*Exercise*.
Transcribe the entries below exactly, starting with the line that has "Genshin Poveikio Žaidimas" and stopping after the line that has "Eloquii Womens Black"; no pictures belong in the copy.

*Record extracts*.
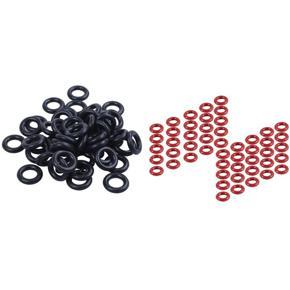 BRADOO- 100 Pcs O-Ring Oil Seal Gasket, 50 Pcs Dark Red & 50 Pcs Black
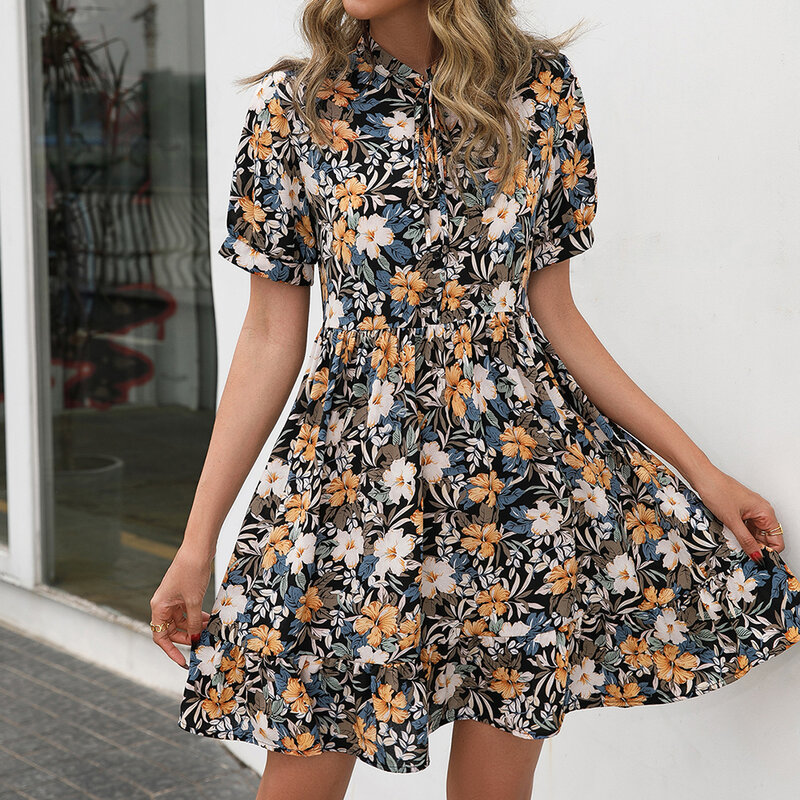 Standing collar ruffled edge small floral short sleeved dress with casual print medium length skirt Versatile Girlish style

* * *

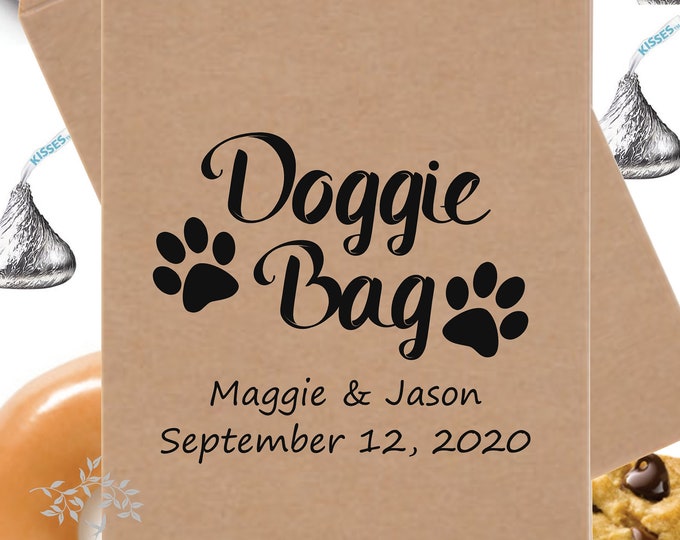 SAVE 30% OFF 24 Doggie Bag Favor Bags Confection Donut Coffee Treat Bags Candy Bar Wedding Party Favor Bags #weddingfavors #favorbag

* * *

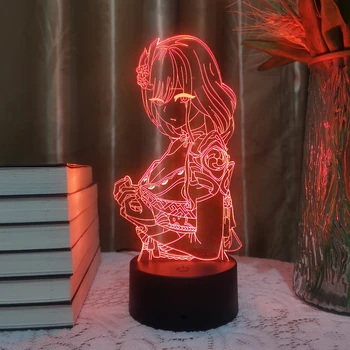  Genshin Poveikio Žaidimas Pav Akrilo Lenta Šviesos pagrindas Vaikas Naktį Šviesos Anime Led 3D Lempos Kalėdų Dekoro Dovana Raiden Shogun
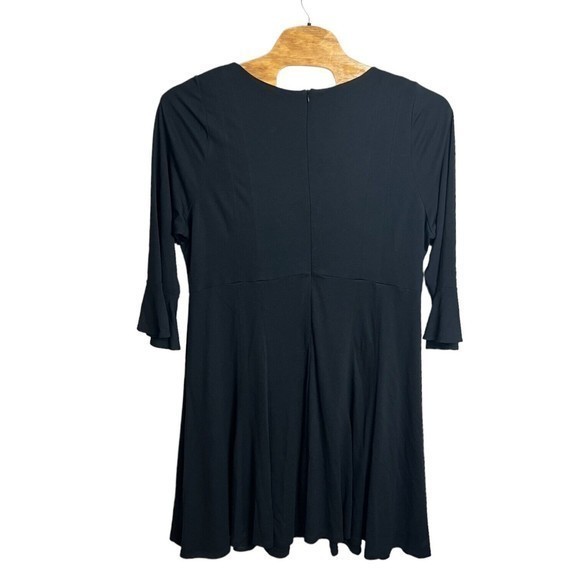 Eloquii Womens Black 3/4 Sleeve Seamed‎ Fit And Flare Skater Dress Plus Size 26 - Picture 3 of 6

*Response to the exercise*.
  Genshin Poveikio Žaidimas Pav Akrilo Lenta Šviesos pagrindas Vaikas Naktį Šviesos Anime Led 3D Lempos Kalėdų Dekoro Dovana Raiden Shogun
 Eloquii Womens Black 3/4 Sleeve Seamed‎ Fit And Flare Skater Dress Plus Size 26 - Picture 3 of 6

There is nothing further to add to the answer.